PASSAGE PROVIDED:
____

Add a crosstalk (coherence) penalty with a coefficient k as a quadratic term to the denominator in Amdahl's law. The penalty represents the cost of communication.

Defines load as concurrency.

Suggests that load-tests should try to fit the crosstalk penalty and Amdahl's law parameters. Claims that this fits quite well to many real world scaling problems with some abstract examples.

Chastity Blackwell: The 7 Deadly Sins of Documentation

Without effort, documentation will be scattered across multiple systems and notes that the costs are paid in ramping up new people. We should invest in documentation.

Blake Bisset; Jonah Horowitz: Persistent SRE Antipatterns: Pitfalls on the Road to Creating a Successful SRE Program Like Netflix and Google

SRE is not a rebranded ops, should not try to build an NOC.

Sasha Goldshtein: Fast and Safe Production Monitoring of JVM Applications with BPF Magic

Beyond performance, we can trace things like system calls to find out where something is happening - for example, the stacktrace of the code that is printing a message.

The JVM can cooperate by adding more tracepoints -XX:+ExtendedDTraceProbes.

The advantage of BPF as opposed to perf, is that BPF can filter and aggregate events in the kernel, which can make things much faster than perf, which just transmits events. BPF can calculate histograms and so on.

Needs recent kernels - 4.9 kernel for the perf_events attaching.

____

PROBLEM REQUIREMENTS: In the talk notes, what does the crosstalk penalty represent?

____

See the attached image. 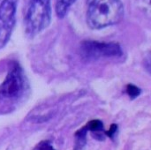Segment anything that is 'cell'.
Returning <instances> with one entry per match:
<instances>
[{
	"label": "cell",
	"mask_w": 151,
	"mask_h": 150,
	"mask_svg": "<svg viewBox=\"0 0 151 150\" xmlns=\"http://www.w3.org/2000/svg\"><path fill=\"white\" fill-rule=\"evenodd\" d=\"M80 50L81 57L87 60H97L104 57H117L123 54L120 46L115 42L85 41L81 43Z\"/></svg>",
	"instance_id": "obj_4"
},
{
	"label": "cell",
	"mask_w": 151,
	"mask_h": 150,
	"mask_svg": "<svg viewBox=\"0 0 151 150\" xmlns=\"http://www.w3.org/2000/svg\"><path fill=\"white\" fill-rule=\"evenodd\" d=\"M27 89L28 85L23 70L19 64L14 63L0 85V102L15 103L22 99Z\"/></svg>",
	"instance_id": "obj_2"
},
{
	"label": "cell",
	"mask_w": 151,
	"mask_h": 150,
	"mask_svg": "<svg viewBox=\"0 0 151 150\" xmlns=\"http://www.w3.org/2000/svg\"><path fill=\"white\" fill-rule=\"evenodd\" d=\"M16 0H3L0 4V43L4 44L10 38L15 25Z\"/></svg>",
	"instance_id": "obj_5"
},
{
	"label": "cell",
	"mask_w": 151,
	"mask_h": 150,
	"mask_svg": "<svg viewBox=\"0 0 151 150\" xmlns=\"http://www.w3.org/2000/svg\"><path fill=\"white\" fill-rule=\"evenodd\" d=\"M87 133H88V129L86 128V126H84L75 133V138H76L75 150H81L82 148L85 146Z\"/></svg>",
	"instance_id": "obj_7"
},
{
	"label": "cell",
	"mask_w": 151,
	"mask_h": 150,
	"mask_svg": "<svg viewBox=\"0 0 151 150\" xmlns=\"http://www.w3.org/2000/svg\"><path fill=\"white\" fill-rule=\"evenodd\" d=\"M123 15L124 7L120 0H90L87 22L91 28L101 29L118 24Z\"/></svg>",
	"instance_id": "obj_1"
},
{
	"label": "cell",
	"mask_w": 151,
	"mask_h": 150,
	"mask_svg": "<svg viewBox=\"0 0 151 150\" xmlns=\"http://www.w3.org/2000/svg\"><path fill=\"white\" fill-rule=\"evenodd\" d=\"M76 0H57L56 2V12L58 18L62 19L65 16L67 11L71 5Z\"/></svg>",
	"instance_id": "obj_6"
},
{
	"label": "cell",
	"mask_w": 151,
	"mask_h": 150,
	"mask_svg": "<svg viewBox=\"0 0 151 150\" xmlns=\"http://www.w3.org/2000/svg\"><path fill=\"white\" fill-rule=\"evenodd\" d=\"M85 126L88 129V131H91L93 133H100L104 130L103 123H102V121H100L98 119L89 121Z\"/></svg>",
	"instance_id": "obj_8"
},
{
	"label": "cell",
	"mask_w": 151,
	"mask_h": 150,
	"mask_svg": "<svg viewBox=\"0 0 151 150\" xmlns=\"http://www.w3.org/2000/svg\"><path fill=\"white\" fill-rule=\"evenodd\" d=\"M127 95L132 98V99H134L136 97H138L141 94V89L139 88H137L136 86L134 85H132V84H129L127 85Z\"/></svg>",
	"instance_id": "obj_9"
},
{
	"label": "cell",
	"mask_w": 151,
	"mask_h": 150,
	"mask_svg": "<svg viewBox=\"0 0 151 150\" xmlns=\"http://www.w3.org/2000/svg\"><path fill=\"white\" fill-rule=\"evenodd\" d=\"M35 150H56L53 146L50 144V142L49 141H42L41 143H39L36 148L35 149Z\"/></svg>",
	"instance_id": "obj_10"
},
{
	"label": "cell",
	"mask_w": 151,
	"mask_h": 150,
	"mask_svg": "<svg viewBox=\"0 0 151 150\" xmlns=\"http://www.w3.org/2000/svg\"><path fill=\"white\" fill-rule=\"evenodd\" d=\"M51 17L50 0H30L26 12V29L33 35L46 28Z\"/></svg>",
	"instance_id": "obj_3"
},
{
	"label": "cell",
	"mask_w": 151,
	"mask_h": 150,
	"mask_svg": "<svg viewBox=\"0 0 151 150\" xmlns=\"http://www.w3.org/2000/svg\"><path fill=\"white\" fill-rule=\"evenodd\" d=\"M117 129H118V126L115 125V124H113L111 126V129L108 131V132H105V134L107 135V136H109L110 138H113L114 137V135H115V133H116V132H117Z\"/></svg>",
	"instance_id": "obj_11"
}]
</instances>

____

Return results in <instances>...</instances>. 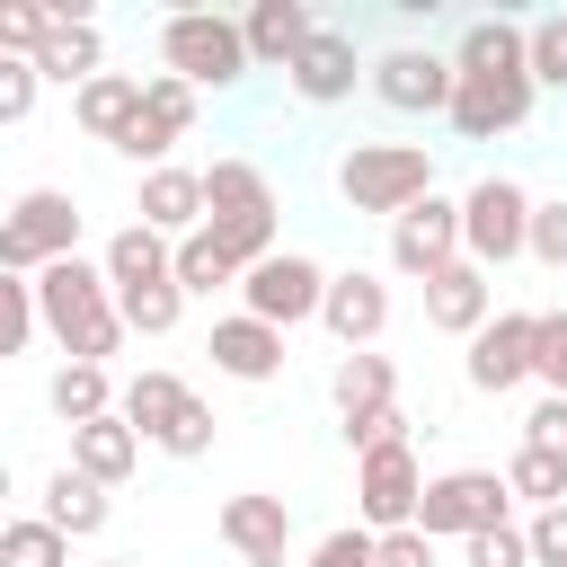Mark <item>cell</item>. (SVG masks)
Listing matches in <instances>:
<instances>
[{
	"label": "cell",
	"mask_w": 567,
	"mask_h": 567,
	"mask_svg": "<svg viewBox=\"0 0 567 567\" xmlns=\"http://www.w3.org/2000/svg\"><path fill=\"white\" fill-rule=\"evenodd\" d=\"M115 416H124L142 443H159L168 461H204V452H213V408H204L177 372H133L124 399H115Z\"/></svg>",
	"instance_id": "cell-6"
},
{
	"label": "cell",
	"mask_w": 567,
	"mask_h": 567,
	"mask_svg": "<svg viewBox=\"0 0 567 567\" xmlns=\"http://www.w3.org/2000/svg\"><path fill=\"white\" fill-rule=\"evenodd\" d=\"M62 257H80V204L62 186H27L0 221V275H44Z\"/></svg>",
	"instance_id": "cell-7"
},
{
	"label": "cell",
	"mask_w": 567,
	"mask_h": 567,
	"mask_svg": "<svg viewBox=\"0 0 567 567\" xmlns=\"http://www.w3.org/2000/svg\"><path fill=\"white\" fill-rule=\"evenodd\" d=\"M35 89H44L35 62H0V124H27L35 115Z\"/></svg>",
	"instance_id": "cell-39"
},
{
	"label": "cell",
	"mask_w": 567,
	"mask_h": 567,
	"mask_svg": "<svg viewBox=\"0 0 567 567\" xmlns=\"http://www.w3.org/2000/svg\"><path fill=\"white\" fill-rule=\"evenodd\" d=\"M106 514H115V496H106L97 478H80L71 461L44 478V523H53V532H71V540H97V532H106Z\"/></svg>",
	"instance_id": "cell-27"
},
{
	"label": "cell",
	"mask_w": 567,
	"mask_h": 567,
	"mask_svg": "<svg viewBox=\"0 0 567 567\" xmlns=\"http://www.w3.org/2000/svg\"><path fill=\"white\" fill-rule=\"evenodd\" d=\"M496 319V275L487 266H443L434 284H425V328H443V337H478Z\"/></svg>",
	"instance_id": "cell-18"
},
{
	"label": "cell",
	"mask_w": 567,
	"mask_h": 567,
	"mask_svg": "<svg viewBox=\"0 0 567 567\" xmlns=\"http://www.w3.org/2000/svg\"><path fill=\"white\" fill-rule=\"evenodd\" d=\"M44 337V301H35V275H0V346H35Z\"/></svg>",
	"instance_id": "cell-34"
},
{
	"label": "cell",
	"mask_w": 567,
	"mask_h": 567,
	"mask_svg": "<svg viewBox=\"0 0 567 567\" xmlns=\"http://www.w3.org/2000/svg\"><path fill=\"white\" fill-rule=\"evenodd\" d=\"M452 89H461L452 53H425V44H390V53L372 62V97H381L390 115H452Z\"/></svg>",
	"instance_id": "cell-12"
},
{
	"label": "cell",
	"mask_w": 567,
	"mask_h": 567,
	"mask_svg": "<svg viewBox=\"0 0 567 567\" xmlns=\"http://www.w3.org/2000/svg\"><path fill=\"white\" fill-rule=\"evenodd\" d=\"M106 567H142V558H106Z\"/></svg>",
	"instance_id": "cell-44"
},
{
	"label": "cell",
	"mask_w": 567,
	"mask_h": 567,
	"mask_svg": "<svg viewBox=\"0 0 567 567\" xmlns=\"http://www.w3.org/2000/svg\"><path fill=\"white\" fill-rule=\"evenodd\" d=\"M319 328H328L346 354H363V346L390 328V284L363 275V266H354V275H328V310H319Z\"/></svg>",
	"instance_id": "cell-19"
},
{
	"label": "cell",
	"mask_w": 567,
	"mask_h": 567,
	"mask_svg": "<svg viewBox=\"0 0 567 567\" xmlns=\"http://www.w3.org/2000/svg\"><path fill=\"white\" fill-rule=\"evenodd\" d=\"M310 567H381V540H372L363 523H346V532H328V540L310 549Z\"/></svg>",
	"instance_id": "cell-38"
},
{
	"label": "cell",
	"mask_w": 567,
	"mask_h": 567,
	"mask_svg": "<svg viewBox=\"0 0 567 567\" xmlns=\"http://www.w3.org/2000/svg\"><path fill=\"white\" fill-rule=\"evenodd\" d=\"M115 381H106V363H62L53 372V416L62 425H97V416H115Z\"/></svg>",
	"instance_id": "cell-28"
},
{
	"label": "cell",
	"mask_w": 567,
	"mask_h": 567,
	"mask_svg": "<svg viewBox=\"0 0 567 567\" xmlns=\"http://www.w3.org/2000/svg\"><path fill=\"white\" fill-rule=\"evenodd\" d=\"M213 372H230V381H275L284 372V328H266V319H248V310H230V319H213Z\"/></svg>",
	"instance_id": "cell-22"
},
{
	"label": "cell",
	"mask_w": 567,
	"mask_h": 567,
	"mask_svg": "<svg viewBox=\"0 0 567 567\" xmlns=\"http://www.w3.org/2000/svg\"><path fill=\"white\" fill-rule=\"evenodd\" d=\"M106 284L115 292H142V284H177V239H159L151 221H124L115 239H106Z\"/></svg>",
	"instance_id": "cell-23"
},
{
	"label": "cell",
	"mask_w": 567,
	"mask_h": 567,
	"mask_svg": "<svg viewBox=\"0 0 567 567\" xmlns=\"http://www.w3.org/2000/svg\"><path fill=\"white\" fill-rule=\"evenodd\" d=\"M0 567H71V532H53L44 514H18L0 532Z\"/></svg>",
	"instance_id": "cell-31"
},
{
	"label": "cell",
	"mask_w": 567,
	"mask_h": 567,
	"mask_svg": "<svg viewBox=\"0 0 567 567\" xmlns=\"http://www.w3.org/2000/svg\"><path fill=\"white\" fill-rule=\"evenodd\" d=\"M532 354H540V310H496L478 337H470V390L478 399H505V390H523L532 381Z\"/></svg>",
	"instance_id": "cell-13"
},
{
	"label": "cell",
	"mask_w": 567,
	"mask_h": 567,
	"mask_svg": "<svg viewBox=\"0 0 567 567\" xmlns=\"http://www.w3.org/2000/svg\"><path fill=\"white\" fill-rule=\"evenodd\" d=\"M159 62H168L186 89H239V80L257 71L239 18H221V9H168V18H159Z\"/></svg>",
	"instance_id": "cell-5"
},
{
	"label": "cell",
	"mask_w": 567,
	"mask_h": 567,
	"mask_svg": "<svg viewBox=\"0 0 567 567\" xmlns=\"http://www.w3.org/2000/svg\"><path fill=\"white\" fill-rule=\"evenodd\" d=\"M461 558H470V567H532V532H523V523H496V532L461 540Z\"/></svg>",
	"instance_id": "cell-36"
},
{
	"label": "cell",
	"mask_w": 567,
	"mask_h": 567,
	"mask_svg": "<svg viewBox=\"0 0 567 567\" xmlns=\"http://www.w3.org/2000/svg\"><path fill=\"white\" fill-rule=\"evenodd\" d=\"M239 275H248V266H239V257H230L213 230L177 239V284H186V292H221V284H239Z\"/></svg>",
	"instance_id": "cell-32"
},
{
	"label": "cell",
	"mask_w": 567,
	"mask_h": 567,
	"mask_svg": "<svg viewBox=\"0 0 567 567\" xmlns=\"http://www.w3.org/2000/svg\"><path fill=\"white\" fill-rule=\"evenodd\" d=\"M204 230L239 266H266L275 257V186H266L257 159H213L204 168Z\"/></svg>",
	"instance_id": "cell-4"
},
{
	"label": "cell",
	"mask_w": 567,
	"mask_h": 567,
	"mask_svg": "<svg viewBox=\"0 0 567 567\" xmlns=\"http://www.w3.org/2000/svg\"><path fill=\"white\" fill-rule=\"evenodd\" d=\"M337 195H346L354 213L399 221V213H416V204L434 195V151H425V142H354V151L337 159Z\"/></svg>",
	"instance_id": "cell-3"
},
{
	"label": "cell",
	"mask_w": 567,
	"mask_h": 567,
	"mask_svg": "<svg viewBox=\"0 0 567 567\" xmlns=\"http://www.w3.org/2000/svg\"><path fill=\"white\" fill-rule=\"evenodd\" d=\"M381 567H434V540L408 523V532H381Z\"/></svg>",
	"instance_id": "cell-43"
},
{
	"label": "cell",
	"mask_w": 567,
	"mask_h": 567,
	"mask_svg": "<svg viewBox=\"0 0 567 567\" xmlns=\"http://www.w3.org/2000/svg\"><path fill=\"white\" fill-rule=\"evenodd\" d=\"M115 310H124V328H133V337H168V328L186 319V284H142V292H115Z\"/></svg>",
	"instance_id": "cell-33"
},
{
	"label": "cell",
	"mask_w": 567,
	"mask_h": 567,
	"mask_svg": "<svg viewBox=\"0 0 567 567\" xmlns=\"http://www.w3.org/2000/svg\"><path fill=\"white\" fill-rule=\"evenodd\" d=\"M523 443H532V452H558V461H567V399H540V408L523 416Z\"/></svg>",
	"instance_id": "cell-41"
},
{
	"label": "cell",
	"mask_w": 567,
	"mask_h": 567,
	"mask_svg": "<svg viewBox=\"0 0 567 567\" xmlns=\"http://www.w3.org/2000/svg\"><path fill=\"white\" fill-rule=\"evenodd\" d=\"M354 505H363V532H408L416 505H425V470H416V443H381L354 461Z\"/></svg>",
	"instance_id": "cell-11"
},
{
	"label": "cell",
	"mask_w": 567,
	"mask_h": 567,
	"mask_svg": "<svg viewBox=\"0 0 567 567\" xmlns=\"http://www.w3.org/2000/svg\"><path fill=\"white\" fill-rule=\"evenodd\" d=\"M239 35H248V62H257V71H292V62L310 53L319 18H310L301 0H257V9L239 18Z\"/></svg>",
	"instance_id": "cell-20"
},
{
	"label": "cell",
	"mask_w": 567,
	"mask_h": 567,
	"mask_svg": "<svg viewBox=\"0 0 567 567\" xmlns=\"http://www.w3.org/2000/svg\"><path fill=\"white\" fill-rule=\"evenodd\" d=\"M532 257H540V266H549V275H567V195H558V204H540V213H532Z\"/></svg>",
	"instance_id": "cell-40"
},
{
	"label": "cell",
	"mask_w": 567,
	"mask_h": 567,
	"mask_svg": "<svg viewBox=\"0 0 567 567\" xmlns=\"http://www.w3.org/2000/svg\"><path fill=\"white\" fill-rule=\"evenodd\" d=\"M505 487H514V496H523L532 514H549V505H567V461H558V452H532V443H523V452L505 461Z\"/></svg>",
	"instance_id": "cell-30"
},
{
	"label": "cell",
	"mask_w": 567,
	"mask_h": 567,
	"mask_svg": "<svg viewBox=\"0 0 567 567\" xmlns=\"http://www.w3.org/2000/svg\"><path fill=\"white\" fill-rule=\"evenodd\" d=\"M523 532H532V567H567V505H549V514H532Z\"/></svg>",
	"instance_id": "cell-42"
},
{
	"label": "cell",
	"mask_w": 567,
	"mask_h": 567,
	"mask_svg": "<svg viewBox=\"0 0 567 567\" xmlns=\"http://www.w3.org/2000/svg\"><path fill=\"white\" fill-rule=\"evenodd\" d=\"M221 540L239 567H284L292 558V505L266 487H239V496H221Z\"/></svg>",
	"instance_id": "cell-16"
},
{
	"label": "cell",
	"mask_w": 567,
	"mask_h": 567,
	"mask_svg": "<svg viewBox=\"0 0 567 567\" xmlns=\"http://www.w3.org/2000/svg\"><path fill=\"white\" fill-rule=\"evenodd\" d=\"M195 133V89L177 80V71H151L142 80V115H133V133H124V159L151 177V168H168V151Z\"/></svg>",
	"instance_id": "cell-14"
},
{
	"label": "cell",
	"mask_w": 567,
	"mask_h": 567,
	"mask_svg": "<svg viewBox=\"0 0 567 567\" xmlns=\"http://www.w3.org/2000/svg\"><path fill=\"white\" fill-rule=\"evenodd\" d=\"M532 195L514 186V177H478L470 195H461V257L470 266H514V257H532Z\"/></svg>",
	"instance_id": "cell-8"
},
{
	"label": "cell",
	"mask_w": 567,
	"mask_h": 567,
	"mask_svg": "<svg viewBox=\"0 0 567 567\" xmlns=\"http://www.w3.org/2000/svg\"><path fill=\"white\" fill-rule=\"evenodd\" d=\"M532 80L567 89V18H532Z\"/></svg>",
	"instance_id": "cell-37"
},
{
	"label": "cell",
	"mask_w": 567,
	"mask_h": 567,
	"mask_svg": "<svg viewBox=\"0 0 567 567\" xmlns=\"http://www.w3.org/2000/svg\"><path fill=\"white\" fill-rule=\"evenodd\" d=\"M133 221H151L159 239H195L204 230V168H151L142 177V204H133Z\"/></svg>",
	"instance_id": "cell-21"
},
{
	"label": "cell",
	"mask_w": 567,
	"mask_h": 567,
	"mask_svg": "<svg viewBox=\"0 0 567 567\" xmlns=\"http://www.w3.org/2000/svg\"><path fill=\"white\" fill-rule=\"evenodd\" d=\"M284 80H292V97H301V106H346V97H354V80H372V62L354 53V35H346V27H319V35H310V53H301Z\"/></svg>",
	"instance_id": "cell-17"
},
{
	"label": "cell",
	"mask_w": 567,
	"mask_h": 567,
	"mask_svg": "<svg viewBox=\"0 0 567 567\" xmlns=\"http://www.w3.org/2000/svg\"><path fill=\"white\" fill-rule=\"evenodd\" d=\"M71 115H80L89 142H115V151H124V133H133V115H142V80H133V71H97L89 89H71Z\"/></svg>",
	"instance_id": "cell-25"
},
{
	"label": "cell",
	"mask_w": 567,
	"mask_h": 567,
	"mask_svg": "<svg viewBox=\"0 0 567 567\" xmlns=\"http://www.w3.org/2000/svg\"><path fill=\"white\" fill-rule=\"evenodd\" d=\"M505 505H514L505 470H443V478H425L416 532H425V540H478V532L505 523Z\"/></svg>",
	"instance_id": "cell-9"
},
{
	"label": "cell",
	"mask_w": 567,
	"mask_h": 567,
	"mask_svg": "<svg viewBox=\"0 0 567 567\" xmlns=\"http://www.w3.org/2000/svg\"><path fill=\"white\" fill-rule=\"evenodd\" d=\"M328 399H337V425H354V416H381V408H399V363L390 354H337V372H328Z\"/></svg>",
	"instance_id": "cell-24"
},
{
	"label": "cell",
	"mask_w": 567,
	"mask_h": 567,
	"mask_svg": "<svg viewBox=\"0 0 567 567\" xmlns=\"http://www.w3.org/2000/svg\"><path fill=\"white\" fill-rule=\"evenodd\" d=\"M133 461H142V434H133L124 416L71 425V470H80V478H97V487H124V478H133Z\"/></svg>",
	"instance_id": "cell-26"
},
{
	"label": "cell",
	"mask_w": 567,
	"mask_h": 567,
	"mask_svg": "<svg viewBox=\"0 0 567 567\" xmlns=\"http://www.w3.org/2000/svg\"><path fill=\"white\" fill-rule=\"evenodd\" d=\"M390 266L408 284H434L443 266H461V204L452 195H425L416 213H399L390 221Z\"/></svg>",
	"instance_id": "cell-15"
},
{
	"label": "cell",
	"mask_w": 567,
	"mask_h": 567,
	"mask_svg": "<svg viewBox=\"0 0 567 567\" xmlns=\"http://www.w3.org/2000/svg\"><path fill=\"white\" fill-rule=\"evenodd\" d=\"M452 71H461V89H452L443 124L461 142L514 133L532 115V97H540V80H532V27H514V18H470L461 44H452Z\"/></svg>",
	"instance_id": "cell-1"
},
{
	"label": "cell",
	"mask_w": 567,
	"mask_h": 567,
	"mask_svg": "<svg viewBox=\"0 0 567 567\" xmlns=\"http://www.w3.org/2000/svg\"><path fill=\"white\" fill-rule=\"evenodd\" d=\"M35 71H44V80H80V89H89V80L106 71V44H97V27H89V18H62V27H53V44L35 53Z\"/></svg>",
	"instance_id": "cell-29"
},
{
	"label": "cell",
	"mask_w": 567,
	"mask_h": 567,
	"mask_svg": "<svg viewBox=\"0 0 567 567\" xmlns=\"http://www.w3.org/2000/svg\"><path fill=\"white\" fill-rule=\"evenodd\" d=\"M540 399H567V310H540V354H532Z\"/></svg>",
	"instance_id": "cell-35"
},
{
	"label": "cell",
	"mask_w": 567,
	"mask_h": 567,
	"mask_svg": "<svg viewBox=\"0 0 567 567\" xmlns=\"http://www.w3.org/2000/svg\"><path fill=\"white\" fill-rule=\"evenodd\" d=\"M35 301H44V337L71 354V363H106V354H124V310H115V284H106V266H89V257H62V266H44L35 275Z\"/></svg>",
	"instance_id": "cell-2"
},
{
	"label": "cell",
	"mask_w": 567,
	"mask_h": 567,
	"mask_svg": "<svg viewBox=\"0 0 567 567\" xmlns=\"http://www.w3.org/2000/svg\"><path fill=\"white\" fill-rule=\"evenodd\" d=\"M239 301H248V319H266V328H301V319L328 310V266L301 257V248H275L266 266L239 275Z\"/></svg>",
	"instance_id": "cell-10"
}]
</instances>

____

SOLUTION TO THIS TASK: The cost of communication.